Here, α is a hyper parameter, which is determined using a development set or the like. According to Equation (11), the model parameter w can be estimated without using the correct symbol sequence. The estimation of the model parameter w can be specifically performed by a known method such as L-BFGS. Further, in the case of the GCLM method disclosed in Non-Patent Document 5, the formula (2)
May be transformed as shown in Equation (12) to obtain w that minimizes the value of L in Equation (12).

Here, ‖w‖ is a norm, and it is known that a robust estimation result can be obtained by using this norm. C is a hyperparameter, which is determined using a development set or the like. According to Expression (12), it is guaranteed that the estimation result of the model parameter w converges to the optimal solution. Specifically, the model parameter w can be estimated by a known method such as L-BFGS.

<Verification of effects>
A Japanese spoken corpus (CSJ) is used to verify the effect of the present invention. CSJ is a database consisting of speech data and transcripts. In the verification, two sets for evaluation and for learning and for development shown in FIG. 3 were prepared.

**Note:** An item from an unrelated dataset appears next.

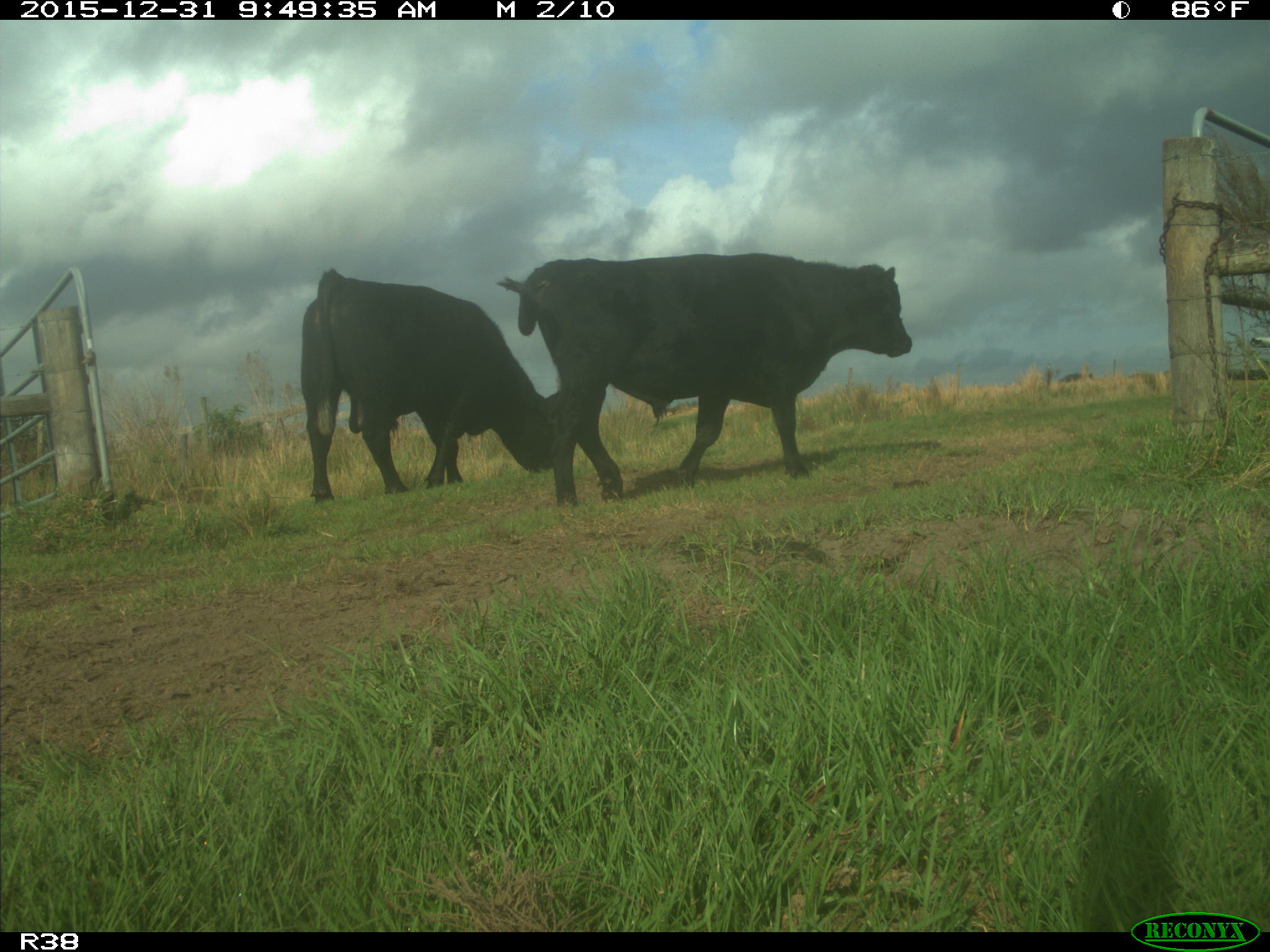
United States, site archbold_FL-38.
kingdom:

  The lecture was divided into utterance units, and a 5000-best list was created with a speech recognition system. That is, the number of lists matches the number of utterances. The symbol series is a speech recognition result, and there are a maximum of 5000 symbol series in each list. For the feature, uni, bi-, tri-gram boolean and speech recognition score were used. For the importance, the rank in the list of each symbol series (ascending order of word error rate) was used. Note that the word error rate shown in FIG. 3 is calculated for the recognition result having the largest recognition score in the 5000-best list output by the speech recognition system. Perplexity is an index representing the proximity of data, and is calculated by a language model in the speech recognition system. It can be seen from the size of the perplexity that the evaluation B includes many different properties from the other sets.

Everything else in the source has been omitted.